Answer
$\dfrac{1}{a(a+1)}$
Work Step by Step
Let us consider an infinite series $\Sigma_{n=k}^{n=\infty} a_n$. This series will converge to the sum $S$ when the sequence of its partial sums $\{S_n\}$ converge to $S$.
That is, $S=\lim\limits_{N \to \infty} S_n$ and $S=\Sigma_{n=k}^{n=\infty} a_n$.

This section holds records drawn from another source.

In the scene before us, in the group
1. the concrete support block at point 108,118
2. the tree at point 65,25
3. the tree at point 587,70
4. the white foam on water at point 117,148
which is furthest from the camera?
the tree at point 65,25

This series will diverge when the limit does not exist and the series will diverge to infinity when the limit is infinite.
Here, we have
$S_n=\dfrac{1}{a} \Sigma_{k=1}^{n} (\dfrac{1}{ak+1}-\dfrac{1}{ak+a+1})$
or, $= \dfrac{1}{a} [\dfrac{1}{a+1}-\dfrac{1}{2a+1}+\dfrac{1}{2a+1}-\dfrac{1}{3a+1}+....+\dfrac{1}{na+1}-\dfrac{1}{(n+1)(a+1)}]$
or, $= \dfrac{1}{a} [\dfrac{1}{a+1}-\dfrac{1}{(n+1)(a+1)}]$
Now, $S=\lim\limits_{n \to \infty} S_n=\dfrac{1}{a} [\lim\limits_{n \to \infty} \dfrac{1}{a+1}-\lim\limits_{n \to \infty} \dfrac{1}{(n+1)(a+1)}=\dfrac{1}{a}[\dfrac{1}{a+1}-0]$
or, $S=\dfrac{1}{a(a+1)}$